→ **WHAT TO DO**:
Please copy out, word for word, the entire passage below on psychological distress among COVID-19 intensive care survivors.

Other studies have indicated that respiratory distress is associated with high levels of psychological distress.^1,34 A meta-analysis of studies assessing psychological distress in patients with severe acute respiratory syndrome (SARS) and Middle East respiratory syndrome (MERS), during previous coronavirus outbreaks, reported the prevalence of anxiety (30%), depression (39%) and PSTD (39%) over 6 months after discharge from hospital, similar to our findings.³⁴ Other UK-based COVID-19 studies assessing ICU survivors, have reported a similar prevalence of anxiety, but lower rates of depression and PTSD.^11,14 These differences may be explained by a likely selection bias, as study participants were either identified in a post-ICU clinic or needed to attend an in-person appointment for inclusion in both studies.^11,14 There is greater variation in the prevalence of psychological distress reported in COVID-19 ICU studies based in other countries, with reported ranges of anxiety from 9% to 44%,^{12,13,15,16,35} depression from 2% to 44.2%^{12,13,15,16,35} and PTSD from 4% to 66%^{12,13,15,16,36}. Potential reasons for this variation include different inclusion criteria, different stages of the pandemic during which prevalence was determined, and the potential of cultural context to impact psychological wellbeing.^8,37

The unique regional implications of the COVID-19 pandemic may have played a role in the psychological distress observed. Changes in medical care with potential impacts on psychological outcomes include visiting restrictions, stringent personal protective equipment requirements, greater use of benzodiazepines due to shortages of standard sedative medication and the unavailability of face-to-face consultants for follow-up services.³⁸ Social anxiety and isolation may have been exacerbated by travel restrictions, lockdowns, social distancing rules and other public health recommendations such as mask wearing. Fear of re-infection and difficulties with social isolation were also identified as important factors during SARS and MERS.³⁴

Despite an increased prevalence of anxiety and depression in the general population of the UK during the pandemic,^39,40 the prevalence of anxiety and depression were still higher in our post-ICU cohort, suggesting that ICU admission is likely an additional risk factor in patients with COVID-19. The risk factors we investigated in the study were previously identified as being associated with post-ICU psychological distress, though inconsistently.^2
–4,23,41 Whilst acute stress and delusional, delirious and intrusive memories are known to be associated with the development of PTSD after critical illness, delirium has been suggested to be a likely risk factor.^3,22,42 Delirium is, however, routinely assessed in ICU patients and is well documented within medical notes and was therefore used as a surrogate risk factor in this study. Assessment of acute stress and memories would have required additional assessments whilst in and shortly after ICU admission, which were unfortunately not feasible within this study, due to financial and logistical limitations. It is notable that only 27.9% of the respondents reported having attended an appointment with a mental health specialist 12 months since their discharge from ICU, which may represent an unmet need for psychological support.

→ **MATERIAL PROVIDED**:
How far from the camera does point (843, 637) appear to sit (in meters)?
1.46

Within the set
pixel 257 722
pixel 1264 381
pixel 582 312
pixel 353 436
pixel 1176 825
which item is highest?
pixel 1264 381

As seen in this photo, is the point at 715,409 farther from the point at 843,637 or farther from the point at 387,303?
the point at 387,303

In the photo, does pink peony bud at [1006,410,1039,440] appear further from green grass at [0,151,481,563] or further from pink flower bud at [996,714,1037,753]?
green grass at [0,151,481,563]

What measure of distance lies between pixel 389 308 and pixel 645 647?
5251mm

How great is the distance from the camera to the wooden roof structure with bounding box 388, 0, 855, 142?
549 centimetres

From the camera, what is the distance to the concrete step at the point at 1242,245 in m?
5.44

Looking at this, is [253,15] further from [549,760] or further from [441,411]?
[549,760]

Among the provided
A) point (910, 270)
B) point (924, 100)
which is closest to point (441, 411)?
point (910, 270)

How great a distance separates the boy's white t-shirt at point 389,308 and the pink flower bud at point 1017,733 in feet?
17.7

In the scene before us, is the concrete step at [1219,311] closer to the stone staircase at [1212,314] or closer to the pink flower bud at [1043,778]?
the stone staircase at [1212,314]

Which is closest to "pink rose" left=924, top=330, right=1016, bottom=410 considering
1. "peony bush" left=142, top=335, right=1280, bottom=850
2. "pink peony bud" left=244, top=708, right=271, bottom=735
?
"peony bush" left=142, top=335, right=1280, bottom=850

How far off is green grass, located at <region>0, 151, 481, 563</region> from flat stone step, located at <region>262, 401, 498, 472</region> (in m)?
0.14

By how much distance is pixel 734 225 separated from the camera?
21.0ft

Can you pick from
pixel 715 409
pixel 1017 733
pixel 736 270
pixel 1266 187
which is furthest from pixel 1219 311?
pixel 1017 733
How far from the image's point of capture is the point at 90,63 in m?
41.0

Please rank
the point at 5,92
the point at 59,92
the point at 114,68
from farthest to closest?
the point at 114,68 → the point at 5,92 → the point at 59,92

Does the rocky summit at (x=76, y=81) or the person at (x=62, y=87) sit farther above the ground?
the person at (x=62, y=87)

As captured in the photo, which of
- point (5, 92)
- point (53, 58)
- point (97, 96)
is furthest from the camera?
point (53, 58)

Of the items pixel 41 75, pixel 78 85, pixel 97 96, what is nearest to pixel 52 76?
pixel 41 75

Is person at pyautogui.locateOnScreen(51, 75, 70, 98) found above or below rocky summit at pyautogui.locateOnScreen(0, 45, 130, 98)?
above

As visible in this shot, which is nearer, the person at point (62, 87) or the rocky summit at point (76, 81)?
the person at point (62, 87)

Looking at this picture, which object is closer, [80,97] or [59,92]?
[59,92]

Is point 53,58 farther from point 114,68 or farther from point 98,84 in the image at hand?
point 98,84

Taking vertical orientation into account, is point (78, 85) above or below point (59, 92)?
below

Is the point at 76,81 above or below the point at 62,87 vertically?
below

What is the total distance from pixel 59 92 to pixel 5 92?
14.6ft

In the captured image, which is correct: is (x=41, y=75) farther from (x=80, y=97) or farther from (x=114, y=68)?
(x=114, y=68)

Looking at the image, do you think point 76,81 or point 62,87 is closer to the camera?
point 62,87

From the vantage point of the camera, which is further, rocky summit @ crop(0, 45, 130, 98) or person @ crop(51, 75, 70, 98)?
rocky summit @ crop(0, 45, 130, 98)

---

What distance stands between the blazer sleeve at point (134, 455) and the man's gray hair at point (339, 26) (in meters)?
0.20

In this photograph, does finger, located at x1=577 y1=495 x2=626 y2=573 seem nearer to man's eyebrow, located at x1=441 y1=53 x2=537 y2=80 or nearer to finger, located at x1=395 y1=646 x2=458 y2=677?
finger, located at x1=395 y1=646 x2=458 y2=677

→ **RESULT FOR THIS EXERCISE**:
Other studies have indicated that respiratory distress is associated with high levels of psychological distress.^1,34 A meta-analysis of studies assessing psychological distress in patients with severe acute respiratory syndrome (SARS) and Middle East respiratory syndrome (MERS), during previous coronavirus outbreaks, reported the prevalence of anxiety (30%), depression (39%) and PSTD (39%) over 6 months after discharge from hospital, similar to our findings.³⁴ Other UK-based COVID-19 studies assessing ICU survivors, have reported a similar prevalence of anxiety, but lower rates of depression and PTSD.^11,14 These differences may be explained by a likely selection bias, as study participants were either identified in a post-ICU clinic or needed to attend an in-person appointment for inclusion in both studies.^11,14 There is greater variation in the prevalence of psychological distress reported in COVID-19 ICU studies based in other countries, with reported ranges of anxiety from 9% to 44%,^{12,13,15,16,35} depression from 2% to 44.2%^{12,13,15,16,35} and PTSD from 4% to 66%^{12,13,15,16,36}. Potential reasons for this variation include different inclusion criteria, different stages of the pandemic during which prevalence was determined, and the potential of cultural context to impact psychological wellbeing.^8,37

The unique regional implications of the COVID-19 pandemic may have played a role in the psychological distress observed. Changes in medical care with potential impacts on psychological outcomes include visiting restrictions, stringent personal protective equipment requirements, greater use of benzodiazepines due to shortages of standard sedative medication and the unavailability of face-to-face consultants for follow-up services.³⁸ Social anxiety and isolation may have been exacerbated by travel restrictions, lockdowns, social distancing rules and other public health recommendations such as mask wearing. Fear of re-infection and difficulties with social isolation were also identified as important factors during SARS and MERS.³⁴

Despite an increased prevalence of anxiety and depression in the general population of the UK during the pandemic,^39,40 the prevalence of anxiety and depression were still higher in our post-ICU cohort, suggesting that ICU admission is likely an additional risk factor in patients with COVID-19. The risk factors we investigated in the study were previously identified as being associated with post-ICU psychological distress, though inconsistently.^2
–4,23,41 Whilst acute stress and delusional, delirious and intrusive memories are known to be associated with the development of PTSD after critical illness, delirium has been suggested to be a likely risk factor.^3,22,42 Delirium is, however, routinely assessed in ICU patients and is well documented within medical notes and was therefore used as a surrogate risk factor in this study. Assessment of acute stress and memories would have required additional assessments whilst in and shortly after ICU admission, which were unfortunately not feasible within this study, due to financial and logistical limitations. It is notable that only 27.9% of the respondents reported having attended an appointment with a mental health specialist 12 months since their discharge from ICU, which may represent an unmet need for psychological support.